Where do you see value emerging in the mid-cap and small-caps?

There is value across-the-board. It's true that the last 18 months have been different for midcaps vis-a-vis large caps. If you look at ten years' data, midcaps have always outperformed the large-caps. I personally feel things will change for good.

Your view on corporate earnings for FY20?

I expect a flat growth in corporate earnings in this fiscal. To achieve this, there should be a rebound in earnings in the last two quarters. Sector-wise, information technology (IT) sector is likely to give a steady return. There is some uncertainty due to rupee, but overall the sector will continue to do well. Banks’ slippages remain a concern. In 2018, it was only public sector banks (PSBs) that were grappling with this, but now private banks have also started getting hit. 

Telecom is struggling as companies are not able to increase ARPU (average revenue per user), let alone subscriber base. Metals and agri-related sectors, too, face challenges. Domestic pharma companies should do well, but it's difficult to say about overseas-focussed pharma players due to USFDA-related issues. Chemical sector stocks should continue to do well. I am positive on cement, too.

How do you see companies utilising the idle cash given the tax on buybacks and dividends?

Buybacks came to the limelight only last year with Rs 70,000-75,000 crore being paid out as buyback. Companies used the tax arbitrage between dividends and buybacks. That has been plugged now. I feel the companies will go back to paying more dividend to the shareholders than doing a buyback. The latter will be used only where company wants to reduce the capital base. The bigger thing here, however, is that there is not that much investment happening. There's a whole debt overhang. The focus of the companies, now, is to make the balance-sheet cleaner. 

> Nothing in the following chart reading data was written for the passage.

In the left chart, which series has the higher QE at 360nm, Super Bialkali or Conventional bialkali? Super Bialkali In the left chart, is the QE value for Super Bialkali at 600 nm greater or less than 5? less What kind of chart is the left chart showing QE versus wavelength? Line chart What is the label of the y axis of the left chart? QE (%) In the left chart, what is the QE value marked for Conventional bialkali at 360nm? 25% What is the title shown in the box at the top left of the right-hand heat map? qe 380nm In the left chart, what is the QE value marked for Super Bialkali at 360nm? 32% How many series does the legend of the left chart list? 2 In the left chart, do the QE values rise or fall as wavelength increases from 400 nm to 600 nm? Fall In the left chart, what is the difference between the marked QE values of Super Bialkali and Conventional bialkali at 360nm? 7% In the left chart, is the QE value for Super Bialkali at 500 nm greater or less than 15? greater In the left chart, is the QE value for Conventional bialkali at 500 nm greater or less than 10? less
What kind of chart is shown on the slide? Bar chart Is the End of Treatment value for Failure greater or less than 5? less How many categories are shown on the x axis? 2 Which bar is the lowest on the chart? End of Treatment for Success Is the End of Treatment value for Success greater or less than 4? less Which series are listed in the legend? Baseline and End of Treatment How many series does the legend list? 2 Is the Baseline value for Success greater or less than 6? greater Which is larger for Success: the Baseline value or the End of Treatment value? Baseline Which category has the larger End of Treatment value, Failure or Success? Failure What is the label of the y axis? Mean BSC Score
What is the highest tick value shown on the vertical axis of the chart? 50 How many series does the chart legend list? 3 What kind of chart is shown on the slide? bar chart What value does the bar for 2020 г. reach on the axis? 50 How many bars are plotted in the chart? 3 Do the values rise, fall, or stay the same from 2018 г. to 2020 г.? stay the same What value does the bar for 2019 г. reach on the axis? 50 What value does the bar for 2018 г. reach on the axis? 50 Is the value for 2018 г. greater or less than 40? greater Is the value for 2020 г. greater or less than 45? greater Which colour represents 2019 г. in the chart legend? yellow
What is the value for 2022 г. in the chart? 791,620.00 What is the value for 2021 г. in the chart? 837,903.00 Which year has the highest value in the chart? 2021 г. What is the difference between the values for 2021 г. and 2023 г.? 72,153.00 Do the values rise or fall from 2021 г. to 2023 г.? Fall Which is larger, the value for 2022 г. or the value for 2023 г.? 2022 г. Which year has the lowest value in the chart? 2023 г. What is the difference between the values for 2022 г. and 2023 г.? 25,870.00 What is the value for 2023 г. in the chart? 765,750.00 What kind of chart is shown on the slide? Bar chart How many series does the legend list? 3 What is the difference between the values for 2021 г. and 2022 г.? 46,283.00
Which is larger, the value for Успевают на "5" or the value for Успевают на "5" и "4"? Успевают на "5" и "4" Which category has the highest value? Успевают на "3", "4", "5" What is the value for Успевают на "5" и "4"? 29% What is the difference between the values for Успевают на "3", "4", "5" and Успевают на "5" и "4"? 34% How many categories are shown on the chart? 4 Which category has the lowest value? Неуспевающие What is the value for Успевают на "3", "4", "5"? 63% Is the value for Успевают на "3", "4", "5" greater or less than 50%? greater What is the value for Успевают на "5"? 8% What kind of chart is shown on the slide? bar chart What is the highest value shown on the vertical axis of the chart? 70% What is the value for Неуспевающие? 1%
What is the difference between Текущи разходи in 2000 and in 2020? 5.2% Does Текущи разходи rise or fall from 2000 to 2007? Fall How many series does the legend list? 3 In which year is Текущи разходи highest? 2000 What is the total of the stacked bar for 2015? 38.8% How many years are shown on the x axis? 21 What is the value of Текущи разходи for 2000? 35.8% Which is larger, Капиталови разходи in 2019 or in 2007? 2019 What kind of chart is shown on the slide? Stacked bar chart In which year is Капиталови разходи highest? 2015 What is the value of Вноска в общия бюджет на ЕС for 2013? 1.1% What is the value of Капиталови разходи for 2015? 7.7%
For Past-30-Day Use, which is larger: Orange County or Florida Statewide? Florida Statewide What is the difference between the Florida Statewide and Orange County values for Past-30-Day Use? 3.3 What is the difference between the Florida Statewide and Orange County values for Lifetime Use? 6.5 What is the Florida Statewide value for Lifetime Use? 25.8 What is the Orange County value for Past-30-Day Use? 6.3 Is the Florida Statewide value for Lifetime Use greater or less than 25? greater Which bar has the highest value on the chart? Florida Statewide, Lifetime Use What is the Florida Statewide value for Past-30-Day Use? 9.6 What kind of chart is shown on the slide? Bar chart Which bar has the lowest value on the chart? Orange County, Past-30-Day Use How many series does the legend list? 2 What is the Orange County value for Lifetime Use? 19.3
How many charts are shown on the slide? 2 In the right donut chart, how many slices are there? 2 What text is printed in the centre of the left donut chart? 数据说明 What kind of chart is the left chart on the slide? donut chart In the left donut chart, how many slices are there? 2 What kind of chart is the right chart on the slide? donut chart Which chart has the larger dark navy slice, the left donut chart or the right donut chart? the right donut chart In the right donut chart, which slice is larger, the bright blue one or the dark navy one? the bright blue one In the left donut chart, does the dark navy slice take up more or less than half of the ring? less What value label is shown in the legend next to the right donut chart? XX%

Where is the Indian economy headed in the next six-12 months? Are the markets factoring in the worst?

There is one school of thought which feels that bottom has come. Everything is bad. Then there some who believe things will improve and there will be revival in sentiment by Diwali. I belong to the latter. Growth this year will obviously be lower than what most people expect. I believe GDP (gross domestic product) growth for FY20 could be around 6 per cent.